*SHORT PROBLEM*. Can you copy out the text of every record below word for word, leaving out the pictures?

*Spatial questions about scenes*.
━━━━━━

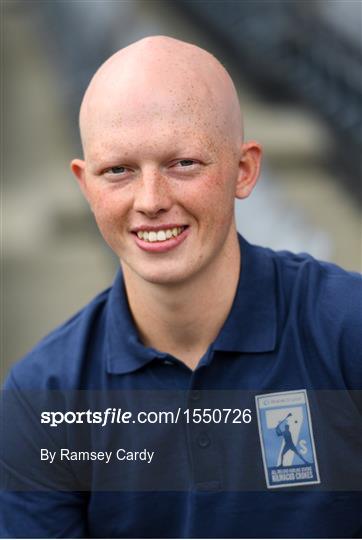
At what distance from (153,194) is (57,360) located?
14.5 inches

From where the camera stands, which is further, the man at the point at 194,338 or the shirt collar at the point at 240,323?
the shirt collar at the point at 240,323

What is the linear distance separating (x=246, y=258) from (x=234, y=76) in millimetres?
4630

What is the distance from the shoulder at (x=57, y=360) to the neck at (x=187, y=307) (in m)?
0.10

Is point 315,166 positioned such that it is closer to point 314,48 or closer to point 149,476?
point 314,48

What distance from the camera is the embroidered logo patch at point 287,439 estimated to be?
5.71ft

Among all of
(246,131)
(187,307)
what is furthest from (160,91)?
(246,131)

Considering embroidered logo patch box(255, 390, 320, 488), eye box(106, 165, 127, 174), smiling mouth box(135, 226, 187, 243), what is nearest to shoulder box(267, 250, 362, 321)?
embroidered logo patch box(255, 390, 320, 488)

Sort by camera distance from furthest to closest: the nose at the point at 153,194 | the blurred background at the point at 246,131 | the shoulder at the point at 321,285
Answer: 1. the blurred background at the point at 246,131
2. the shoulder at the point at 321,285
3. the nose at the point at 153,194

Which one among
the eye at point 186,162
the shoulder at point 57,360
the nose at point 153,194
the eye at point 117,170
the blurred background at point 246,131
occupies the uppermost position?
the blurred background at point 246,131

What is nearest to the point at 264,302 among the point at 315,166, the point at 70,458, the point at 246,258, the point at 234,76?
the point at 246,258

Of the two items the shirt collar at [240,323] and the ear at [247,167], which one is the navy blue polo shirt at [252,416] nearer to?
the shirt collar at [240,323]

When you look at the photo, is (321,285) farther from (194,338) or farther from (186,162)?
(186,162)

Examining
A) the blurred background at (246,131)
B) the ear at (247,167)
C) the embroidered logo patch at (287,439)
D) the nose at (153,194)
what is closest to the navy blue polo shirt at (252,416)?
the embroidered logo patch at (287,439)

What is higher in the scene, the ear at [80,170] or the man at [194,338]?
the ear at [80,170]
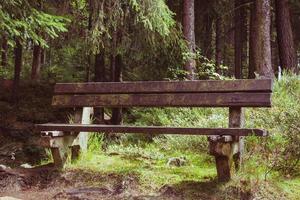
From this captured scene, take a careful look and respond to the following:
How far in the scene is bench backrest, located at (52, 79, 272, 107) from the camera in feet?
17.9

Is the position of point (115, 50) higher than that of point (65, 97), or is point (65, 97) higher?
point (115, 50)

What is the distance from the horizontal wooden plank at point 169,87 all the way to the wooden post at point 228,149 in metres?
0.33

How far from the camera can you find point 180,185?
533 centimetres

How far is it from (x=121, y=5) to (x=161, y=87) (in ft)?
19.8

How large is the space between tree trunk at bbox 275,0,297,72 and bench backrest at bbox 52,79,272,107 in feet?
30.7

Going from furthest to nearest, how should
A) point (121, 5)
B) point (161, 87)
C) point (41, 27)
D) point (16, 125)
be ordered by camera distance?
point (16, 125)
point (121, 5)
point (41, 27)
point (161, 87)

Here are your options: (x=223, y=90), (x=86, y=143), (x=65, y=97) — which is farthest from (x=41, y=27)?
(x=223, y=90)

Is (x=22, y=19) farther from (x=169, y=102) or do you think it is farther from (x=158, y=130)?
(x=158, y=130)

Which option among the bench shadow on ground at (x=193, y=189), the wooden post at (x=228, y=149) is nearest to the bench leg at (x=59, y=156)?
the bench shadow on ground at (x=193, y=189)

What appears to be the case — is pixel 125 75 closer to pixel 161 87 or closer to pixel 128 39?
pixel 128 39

━━━━━━

*RESULT FOR THIS EXERCISE*.
At what distance from (153,194) is (57,360) located?
14.5 inches

From where the camera stands, which is further, the man at the point at 194,338 or the shirt collar at the point at 240,323?
the shirt collar at the point at 240,323

What is the linear distance separating (x=246, y=258) from (x=234, y=76) in millimetres?
4630

What is the distance from the shoulder at (x=57, y=360) to the neck at (x=187, y=307) (in m)?
0.10

Is point 315,166 positioned such that it is closer to point 314,48 or closer to point 149,476?
point 314,48

What distance from the camera is the embroidered logo patch at point 287,439 estimated to be?
5.71ft

Among all of
(246,131)
(187,307)
what is furthest from (160,91)?
(246,131)

Considering embroidered logo patch box(255, 390, 320, 488), eye box(106, 165, 127, 174), smiling mouth box(135, 226, 187, 243), what is nearest to shoulder box(267, 250, 362, 321)?
embroidered logo patch box(255, 390, 320, 488)

Sort by camera distance from furthest to closest: the nose at the point at 153,194 | the blurred background at the point at 246,131 | the shoulder at the point at 321,285
Answer: 1. the blurred background at the point at 246,131
2. the shoulder at the point at 321,285
3. the nose at the point at 153,194

Which one among
the eye at point 186,162
the shoulder at point 57,360
the nose at point 153,194
the eye at point 117,170
the blurred background at point 246,131
occupies the uppermost position?
the blurred background at point 246,131

What is nearest to the point at 264,302 among the point at 315,166, the point at 70,458, the point at 246,258, the point at 234,76?
the point at 246,258

Of the two items the shirt collar at [240,323] and the ear at [247,167], which one is the navy blue polo shirt at [252,416] nearer to?
the shirt collar at [240,323]

When you look at the photo, is (321,285) farther from (194,338) or farther from (186,162)?
(186,162)

Examining
A) the blurred background at (246,131)
B) the ear at (247,167)
C) the embroidered logo patch at (287,439)
D) the nose at (153,194)
what is closest to the navy blue polo shirt at (252,416)?
the embroidered logo patch at (287,439)

What is higher in the scene, the ear at [80,170] or the man at [194,338]?
the ear at [80,170]
From this captured scene, take a careful look and respond to the following:
How far in the scene is bench backrest, located at (52, 79, 272, 107) from the camera in feet?
17.9

Is the position of point (115, 50) higher than that of point (65, 97), or is point (65, 97) higher?
point (115, 50)

What is the distance from the horizontal wooden plank at point 169,87 all the way to the wooden post at point 228,149 in metres?
0.33

How far from the camera can you find point 180,185?
533 centimetres

How far is it from (x=121, y=5) to (x=161, y=87) (in ft)?
19.8

How large is the space between tree trunk at bbox 275,0,297,72 and bench backrest at bbox 52,79,272,107 in feet?
30.7

Going from furthest to nearest, how should
A) point (121, 5)
B) point (161, 87)
C) point (41, 27)
D) point (16, 125)
be ordered by camera distance?
point (16, 125)
point (121, 5)
point (41, 27)
point (161, 87)

Here are your options: (x=223, y=90), (x=86, y=143), (x=65, y=97) — which is farthest from (x=41, y=27)?
(x=223, y=90)

Is (x=22, y=19) farther from (x=169, y=102) or do you think it is farther from (x=158, y=130)?
(x=158, y=130)

Which option among the bench shadow on ground at (x=193, y=189), the wooden post at (x=228, y=149) is nearest to the bench leg at (x=59, y=156)?
the bench shadow on ground at (x=193, y=189)

What appears to be the case — is pixel 125 75 closer to pixel 161 87 or closer to pixel 128 39?
pixel 128 39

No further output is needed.